Loss function affect Optimization
- 设目前做一个三分类的模型,当前这个分类的结果是$ \hat y = \begin{bmatrix}1 \cr 0 \cr 0 \end{bmatrix} $
- e表示$y到\hat y$之间的距离,可以是MSE,也可以是Cross-entropy
- $y_1$的取值范围为[-10, 10], $y_2$的取值范围为[-10, 10], $y_3$的取值为固定值-1000
- 下图左右分别为MSE和Cross-entropy想对于y的取值的Error Surface,
- 这两张图中Error Surface的特点都是右下角loss小,左上角loss大
- 假设我们开始的地方都是左上角:如果我们选择Cross-entropy,左上角的地方是有斜率的,所以可以通过gradient的方法一路向右下角走达到small loss; 如果我们选择MSE,我们就卡住了,在MSE左上角这个loss很大的地方,它的gradient非常小,趋进于零,而距离目标又很远,没有很好的办法通过gradient的方法走到右下角。
- 所以如果做classification时,选择使用MSE做loss时,有很大可能性train不起来; 当然如果使用类似Adam这些好的Optimizer时,也许有机会走到右下角。

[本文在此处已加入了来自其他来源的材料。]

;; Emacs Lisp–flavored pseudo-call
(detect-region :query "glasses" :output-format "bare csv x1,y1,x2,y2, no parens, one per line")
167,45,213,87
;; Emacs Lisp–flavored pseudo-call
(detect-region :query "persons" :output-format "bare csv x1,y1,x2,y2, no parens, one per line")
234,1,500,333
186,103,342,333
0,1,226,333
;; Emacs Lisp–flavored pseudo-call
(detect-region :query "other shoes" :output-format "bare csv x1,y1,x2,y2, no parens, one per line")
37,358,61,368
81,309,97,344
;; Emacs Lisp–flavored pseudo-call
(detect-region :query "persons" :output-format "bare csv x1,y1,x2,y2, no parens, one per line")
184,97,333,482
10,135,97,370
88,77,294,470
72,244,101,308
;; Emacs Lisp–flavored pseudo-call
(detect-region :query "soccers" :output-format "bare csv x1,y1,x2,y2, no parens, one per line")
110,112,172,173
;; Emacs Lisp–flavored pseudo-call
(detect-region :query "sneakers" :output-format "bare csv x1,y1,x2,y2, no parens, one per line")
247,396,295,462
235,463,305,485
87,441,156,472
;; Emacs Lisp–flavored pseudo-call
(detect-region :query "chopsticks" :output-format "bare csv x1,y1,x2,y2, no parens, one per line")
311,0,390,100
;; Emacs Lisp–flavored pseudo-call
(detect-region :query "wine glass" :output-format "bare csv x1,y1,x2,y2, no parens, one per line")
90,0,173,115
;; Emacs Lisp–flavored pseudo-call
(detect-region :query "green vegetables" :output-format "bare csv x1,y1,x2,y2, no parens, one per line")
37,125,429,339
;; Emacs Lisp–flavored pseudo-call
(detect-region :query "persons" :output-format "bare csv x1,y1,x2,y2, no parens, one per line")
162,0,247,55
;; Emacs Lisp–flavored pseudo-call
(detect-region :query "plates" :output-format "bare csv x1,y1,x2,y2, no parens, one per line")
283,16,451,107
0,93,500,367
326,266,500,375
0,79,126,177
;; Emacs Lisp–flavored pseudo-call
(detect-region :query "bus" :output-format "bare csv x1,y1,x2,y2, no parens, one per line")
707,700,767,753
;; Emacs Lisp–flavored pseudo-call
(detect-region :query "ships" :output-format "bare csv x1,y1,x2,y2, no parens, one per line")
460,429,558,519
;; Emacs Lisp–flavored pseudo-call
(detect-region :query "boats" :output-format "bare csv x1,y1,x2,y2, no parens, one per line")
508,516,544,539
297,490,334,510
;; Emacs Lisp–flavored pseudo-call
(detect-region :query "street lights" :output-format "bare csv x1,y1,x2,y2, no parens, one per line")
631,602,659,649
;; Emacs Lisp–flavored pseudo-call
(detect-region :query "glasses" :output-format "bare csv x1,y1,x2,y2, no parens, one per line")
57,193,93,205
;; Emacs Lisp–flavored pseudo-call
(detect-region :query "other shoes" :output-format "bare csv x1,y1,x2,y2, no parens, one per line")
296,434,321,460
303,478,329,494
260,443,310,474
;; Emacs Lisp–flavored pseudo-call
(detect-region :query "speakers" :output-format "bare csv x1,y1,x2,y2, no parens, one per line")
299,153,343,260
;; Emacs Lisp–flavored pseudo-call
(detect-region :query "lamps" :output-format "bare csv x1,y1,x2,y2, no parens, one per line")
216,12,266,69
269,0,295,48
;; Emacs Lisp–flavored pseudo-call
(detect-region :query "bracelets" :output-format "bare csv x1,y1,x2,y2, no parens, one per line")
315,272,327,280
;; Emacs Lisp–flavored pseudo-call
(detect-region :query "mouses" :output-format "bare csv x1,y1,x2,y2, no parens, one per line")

- Changing the loss function can change the difficulty of optimization.
Normalization
Changing Landscape
- $w_1, w_2$与不同的feature相关,由于不同的feature范围不同,导致了$w_1, w_2$的变动对最终的loss产生不同的影响
- 是否可以找到一个方法,让不同的feature有着相似的range
Feature Normalization
- 下图只是Feature Normalization的一种可能
- $ x^1, x^2, \cdots, x^R $ 为数据的R个features
- For each dimension i:
- $m_i$ : mean
- $\sigma_i$ : standard deviation
- Normalization: $\tilde{x}_i^r \leftarrow \frac{x_i^r-m_i}{\sigma_i} $
- The means of all dims are 0, and the variances are all 1
- In general, feature normalization makes gradient descent converge faster.
$\theta$的Normalization
- $\tilde{x}^1$在经过$W^1$后得到的$z^1$也是具有不同的range的,这将导致针对$W^2$的optimize会比较的困难
- 对于$W^2$来说,这里的z或者a也是feature,所以这里需要考虑对z或者a做Normalization
- 那么到底在激活函数的前面还是后面做normalization呢?实作中都可以,但当activation function为Sigmoid时,建议在Sigmoid的前面,也就是这里的z做normalization。
Feature Normalization的计算
- $\mu = \frac{1}{n}\sum\limits_{i=1}^nz^i $
- $ \sigma = \sqrt{\frac{1}{n}\sum\limits_{i=1}^n(z^i-\mu)^2} $
- $ \tilde{z}^i = \frac{z^i-\mu}{\sigma} $
Batch normalization
- 由于需要对$x, z^1, z^2, \cdots, z^n$都做normalization,所以这是一个巨大的network,如果使用这个巨大的network针对所有的数据去求$\mu和\sigma$是不太现实的, 所以只能将范围缩小到一个batch,从而诞生了batch normalization。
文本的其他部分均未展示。